Research highlights the need to act on funding for local authorities - The Yorkshire Post says
A survey of 47 local authorities in the North, the Midlands and on the South Coast revealed the severe strain on finances meant five are currently in the process of deciding whether to issue a section 114 notice of their inability to balance their annual budget in 2023-24. An additional nine councils which are members of the Special Interest Group of Municipal Authorities (Sigoma) said they may have to declare bankruptcy next year.
Local authorities in the most deprived areas were always going to be at risk of falling into trouble as a result of financial shocks. Inflation has pushed many of these councils closer to bankruptcy.
The most common cause of financial pressures was demand for children’s social care services following requests from the Government to treat these services as an equal priority with adult social care, and allocate additional funding.

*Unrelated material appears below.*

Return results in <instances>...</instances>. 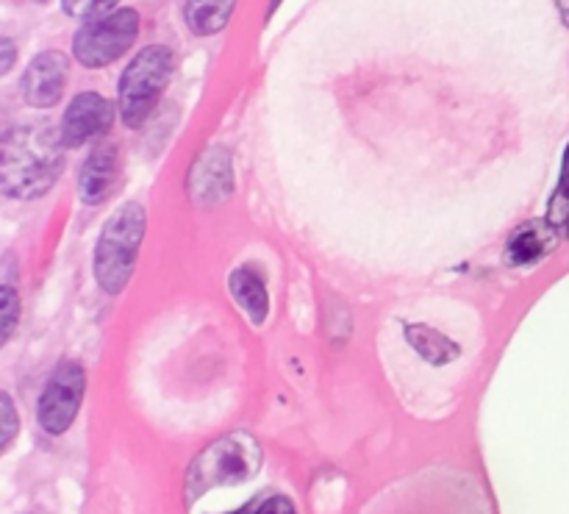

While the current cost of living crisis is impacting all facets of life, the reality is that councils in some of the most deprived areas have just been scraping by as a result of more than a decade of underfunding of local authorities from Westminster.
It’s easy to be critical of local authorities and blame them for waste when spending goes wrong.
But as Sir Stephen Houghton, Labour leader of Barnsley Council and Sigoma chair, says: “The funding system is completely broken. Councils have worked miracles for the past 13 years, but there is nothing left.”
It won’t do for the Government to simply brush off the issue as the responsibility of local authorities. Ultimately, ratepayers in the most deprived areas are going to end up with poorer services.